→ **TASK TO CARRY OUT**
Rewrite the material from the line with "Portrayed in this image, among" through the end, changing "closest" to "nearest" and leaving everything else as it is.

→ **EXCERPTED DATA**
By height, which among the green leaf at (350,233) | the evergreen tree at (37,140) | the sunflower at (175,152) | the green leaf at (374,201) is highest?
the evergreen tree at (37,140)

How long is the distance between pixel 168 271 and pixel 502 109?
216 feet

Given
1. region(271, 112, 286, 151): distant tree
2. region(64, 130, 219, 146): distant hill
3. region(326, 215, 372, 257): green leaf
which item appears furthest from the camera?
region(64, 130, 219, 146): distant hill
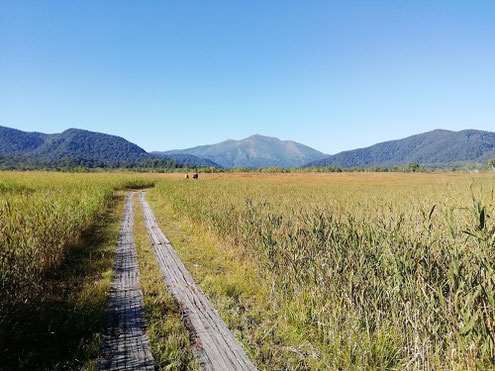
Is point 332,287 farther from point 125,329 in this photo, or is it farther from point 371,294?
point 125,329

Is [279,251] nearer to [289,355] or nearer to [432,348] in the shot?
[289,355]

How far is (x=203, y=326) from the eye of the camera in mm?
4055

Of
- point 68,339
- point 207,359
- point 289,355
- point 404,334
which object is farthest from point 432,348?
point 68,339

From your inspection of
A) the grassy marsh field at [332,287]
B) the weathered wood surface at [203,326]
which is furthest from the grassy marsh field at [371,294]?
the weathered wood surface at [203,326]

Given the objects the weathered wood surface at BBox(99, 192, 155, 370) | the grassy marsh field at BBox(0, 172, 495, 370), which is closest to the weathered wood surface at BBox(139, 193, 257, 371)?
the grassy marsh field at BBox(0, 172, 495, 370)

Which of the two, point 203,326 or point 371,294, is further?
point 203,326

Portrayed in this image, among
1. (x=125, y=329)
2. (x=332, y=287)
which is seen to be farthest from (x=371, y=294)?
(x=125, y=329)

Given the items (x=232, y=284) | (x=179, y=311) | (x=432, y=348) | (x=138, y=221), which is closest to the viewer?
(x=432, y=348)

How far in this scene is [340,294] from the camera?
12.3 feet

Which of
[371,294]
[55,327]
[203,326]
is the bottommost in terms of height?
[203,326]

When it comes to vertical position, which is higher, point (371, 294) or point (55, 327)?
point (371, 294)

→ **RIGHT ANSWER**
Portrayed in this image, among
1. (x=125, y=329)
2. (x=332, y=287)
which is seen to be farthest from (x=371, y=294)?
(x=125, y=329)

Given the items (x=232, y=284) | (x=179, y=311) | (x=432, y=348) | (x=138, y=221), which is nearest to the viewer?
(x=432, y=348)

How far in this scene is [340,294] from the camera?
12.3 feet

Which of
[371,294]
[55,327]
[203,326]
is the bottommost in terms of height?
[203,326]

When it comes to vertical position, which is higher, point (371, 294) or point (55, 327)?
point (371, 294)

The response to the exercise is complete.